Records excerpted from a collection
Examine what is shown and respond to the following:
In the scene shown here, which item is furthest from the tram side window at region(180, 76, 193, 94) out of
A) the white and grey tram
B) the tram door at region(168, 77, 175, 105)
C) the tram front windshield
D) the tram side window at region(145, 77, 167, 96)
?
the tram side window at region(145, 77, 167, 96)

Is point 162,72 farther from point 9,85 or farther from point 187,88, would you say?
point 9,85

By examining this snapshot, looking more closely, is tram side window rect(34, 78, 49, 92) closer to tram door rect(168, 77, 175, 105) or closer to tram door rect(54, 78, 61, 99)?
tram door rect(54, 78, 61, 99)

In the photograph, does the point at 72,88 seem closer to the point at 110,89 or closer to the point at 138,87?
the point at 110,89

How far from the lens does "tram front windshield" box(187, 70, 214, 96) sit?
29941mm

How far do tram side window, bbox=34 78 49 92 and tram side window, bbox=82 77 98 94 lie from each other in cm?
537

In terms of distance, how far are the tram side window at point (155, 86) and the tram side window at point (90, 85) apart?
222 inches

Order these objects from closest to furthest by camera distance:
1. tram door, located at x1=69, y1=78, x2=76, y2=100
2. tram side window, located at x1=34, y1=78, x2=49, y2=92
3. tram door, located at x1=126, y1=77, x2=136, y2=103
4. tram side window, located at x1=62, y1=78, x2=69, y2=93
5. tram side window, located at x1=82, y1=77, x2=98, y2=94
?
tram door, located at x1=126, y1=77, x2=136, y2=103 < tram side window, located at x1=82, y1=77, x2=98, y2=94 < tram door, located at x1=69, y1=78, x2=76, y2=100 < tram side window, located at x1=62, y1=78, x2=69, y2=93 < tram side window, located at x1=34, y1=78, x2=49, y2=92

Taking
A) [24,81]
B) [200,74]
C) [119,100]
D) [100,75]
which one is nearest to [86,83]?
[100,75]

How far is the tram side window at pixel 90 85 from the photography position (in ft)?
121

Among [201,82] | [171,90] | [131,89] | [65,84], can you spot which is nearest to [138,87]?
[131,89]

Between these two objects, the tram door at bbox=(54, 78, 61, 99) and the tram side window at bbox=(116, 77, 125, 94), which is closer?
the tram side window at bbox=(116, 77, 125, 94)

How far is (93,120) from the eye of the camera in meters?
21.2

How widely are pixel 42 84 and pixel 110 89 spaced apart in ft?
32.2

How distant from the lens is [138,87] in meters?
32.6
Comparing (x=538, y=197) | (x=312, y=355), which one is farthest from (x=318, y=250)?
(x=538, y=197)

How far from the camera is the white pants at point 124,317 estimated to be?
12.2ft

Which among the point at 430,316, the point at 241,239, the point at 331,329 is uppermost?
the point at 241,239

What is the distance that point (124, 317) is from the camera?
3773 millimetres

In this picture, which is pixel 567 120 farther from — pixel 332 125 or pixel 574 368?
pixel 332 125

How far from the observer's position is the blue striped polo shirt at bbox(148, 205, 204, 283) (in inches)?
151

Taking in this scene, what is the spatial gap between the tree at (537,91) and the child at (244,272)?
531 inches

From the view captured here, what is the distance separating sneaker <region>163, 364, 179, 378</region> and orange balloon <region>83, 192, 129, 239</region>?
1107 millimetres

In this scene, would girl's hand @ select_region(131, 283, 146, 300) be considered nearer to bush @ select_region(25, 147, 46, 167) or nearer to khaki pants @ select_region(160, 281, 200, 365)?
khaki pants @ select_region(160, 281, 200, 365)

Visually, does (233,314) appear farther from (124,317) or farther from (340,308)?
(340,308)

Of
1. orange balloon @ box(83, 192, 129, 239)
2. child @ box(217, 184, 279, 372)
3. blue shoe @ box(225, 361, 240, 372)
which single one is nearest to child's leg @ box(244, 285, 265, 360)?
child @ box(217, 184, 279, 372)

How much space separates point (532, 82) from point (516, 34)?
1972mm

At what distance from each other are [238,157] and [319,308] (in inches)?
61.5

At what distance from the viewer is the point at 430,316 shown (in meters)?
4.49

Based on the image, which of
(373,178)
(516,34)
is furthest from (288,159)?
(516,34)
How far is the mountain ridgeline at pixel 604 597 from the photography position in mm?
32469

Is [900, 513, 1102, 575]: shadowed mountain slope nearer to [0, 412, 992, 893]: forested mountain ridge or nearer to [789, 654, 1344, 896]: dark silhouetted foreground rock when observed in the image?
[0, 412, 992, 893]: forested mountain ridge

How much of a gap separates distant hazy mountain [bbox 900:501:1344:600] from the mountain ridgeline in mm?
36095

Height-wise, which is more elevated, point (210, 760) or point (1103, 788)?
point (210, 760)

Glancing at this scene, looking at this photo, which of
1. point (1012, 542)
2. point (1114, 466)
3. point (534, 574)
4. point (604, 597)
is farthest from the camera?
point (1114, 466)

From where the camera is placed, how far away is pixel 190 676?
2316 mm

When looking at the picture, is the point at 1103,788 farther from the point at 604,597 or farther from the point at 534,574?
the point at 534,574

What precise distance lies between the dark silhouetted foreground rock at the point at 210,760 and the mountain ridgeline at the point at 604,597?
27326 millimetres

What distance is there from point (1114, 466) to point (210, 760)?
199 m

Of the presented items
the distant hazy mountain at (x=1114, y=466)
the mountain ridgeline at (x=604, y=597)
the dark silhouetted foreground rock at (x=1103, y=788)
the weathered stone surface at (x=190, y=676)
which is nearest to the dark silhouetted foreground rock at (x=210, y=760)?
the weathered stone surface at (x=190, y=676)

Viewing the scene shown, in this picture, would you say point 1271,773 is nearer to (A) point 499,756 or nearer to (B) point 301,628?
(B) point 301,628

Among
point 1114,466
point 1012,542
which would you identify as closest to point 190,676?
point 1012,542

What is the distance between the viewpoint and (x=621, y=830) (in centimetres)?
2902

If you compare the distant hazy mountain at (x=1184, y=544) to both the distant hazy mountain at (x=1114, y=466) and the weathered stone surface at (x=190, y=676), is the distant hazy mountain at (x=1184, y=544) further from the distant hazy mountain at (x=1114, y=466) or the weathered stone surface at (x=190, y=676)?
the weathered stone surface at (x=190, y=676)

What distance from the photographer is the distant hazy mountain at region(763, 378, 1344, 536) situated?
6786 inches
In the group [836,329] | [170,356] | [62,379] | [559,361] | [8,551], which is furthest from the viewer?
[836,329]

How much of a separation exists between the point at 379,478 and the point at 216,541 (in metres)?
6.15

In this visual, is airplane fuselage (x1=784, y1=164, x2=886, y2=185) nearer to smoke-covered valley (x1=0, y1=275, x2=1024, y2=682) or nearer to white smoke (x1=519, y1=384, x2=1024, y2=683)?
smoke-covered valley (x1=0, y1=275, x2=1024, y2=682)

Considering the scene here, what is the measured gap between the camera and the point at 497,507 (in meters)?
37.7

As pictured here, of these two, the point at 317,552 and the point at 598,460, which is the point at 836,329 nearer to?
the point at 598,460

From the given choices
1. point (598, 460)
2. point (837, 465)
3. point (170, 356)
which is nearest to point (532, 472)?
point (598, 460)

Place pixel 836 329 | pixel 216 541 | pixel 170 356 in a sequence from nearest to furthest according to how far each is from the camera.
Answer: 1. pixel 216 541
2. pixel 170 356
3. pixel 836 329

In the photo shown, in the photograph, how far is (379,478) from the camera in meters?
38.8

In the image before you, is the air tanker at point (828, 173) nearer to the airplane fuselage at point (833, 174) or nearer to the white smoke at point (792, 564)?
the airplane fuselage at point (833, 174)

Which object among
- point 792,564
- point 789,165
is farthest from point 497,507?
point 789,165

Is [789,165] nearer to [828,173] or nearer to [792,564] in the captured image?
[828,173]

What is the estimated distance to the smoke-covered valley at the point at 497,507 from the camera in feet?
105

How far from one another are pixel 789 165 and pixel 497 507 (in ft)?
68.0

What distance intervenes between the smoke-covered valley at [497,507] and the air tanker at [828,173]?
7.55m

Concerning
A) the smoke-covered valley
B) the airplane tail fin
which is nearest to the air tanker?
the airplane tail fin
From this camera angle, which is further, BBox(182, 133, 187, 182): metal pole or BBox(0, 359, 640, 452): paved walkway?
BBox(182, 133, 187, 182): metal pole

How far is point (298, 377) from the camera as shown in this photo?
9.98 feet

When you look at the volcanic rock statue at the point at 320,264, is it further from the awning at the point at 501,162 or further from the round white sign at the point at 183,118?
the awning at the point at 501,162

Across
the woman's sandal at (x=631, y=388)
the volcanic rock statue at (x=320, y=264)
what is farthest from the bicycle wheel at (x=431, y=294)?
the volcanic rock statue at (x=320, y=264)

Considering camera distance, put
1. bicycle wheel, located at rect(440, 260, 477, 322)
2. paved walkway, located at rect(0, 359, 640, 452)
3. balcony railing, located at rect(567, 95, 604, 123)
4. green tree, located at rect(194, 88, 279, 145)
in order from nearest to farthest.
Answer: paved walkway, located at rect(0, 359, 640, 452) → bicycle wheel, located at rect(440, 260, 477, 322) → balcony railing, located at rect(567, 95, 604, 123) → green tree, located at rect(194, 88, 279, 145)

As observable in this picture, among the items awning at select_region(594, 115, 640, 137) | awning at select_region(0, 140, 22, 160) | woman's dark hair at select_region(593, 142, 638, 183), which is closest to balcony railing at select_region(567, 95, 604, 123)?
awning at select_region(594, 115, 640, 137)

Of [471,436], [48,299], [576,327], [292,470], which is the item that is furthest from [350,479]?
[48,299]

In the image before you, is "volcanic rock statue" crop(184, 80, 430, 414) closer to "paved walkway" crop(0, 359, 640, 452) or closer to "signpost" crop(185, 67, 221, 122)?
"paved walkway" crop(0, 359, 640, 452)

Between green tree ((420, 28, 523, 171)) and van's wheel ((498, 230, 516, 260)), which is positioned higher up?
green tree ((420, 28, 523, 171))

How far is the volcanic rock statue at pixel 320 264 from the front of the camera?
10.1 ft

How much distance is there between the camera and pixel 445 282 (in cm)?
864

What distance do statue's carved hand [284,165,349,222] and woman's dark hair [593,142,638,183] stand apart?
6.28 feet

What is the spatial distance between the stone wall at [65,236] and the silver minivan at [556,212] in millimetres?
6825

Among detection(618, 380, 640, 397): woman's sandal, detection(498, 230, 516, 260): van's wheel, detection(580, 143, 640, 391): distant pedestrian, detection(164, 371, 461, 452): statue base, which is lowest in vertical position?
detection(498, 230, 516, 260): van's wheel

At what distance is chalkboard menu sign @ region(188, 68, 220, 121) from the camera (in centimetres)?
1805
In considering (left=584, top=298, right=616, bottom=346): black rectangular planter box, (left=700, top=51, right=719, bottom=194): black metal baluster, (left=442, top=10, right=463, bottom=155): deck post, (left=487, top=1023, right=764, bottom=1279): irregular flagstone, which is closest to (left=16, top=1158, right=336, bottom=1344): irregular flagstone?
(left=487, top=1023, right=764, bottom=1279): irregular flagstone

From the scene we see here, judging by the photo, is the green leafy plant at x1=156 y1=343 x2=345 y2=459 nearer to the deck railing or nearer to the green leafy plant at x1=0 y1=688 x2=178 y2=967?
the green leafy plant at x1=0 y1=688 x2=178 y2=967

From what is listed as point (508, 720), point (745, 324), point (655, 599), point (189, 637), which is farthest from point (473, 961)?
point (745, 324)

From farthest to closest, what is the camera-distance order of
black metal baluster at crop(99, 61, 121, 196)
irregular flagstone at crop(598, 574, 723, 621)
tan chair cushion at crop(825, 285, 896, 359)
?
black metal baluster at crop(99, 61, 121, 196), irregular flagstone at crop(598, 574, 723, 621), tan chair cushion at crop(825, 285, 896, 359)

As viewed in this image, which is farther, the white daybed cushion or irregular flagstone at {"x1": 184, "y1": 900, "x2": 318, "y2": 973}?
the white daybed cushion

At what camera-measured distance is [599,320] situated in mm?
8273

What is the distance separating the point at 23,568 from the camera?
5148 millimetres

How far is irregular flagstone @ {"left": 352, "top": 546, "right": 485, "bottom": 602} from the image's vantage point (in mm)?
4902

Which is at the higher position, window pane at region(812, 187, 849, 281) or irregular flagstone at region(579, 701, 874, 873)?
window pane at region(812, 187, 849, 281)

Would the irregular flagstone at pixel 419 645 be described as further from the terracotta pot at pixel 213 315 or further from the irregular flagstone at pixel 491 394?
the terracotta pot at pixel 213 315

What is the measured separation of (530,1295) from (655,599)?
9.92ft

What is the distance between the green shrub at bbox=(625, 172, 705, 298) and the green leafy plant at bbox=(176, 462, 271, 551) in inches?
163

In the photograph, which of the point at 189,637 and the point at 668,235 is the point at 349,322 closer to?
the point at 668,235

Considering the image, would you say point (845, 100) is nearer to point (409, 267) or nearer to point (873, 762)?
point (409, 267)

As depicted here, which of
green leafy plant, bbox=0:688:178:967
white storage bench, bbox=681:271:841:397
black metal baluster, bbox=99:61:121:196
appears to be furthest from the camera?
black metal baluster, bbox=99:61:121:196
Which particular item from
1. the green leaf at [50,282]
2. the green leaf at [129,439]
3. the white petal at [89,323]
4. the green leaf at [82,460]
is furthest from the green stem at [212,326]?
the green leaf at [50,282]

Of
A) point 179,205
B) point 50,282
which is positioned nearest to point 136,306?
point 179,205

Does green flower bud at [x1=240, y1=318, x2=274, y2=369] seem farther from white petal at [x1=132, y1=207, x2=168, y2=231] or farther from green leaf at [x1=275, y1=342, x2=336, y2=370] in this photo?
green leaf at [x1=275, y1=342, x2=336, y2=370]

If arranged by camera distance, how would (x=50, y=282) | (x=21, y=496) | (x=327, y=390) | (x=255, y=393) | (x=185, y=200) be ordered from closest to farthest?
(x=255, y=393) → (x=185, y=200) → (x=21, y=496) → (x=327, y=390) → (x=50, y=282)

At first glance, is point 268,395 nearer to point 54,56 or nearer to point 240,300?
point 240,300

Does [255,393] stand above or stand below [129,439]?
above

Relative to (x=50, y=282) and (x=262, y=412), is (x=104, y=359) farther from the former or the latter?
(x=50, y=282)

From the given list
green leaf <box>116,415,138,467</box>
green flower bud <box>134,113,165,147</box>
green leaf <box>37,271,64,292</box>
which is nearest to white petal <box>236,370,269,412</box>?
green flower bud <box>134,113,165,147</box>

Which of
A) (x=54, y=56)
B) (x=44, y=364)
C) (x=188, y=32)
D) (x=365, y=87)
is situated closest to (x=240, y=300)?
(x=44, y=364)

▶ [Given request] Reproduce word for word the records that start at the line containing "If you compare" and continue through the line containing "6786 inches", including both of those lines.

▶ [Response for this exercise]
If you compare the distant hazy mountain at (x=1184, y=544) to both the distant hazy mountain at (x=1114, y=466) and the weathered stone surface at (x=190, y=676), is the distant hazy mountain at (x=1184, y=544) further from the distant hazy mountain at (x=1114, y=466) or the weathered stone surface at (x=190, y=676)?
the weathered stone surface at (x=190, y=676)

What distance from the photographer is the distant hazy mountain at region(763, 378, 1344, 536) situated?
6786 inches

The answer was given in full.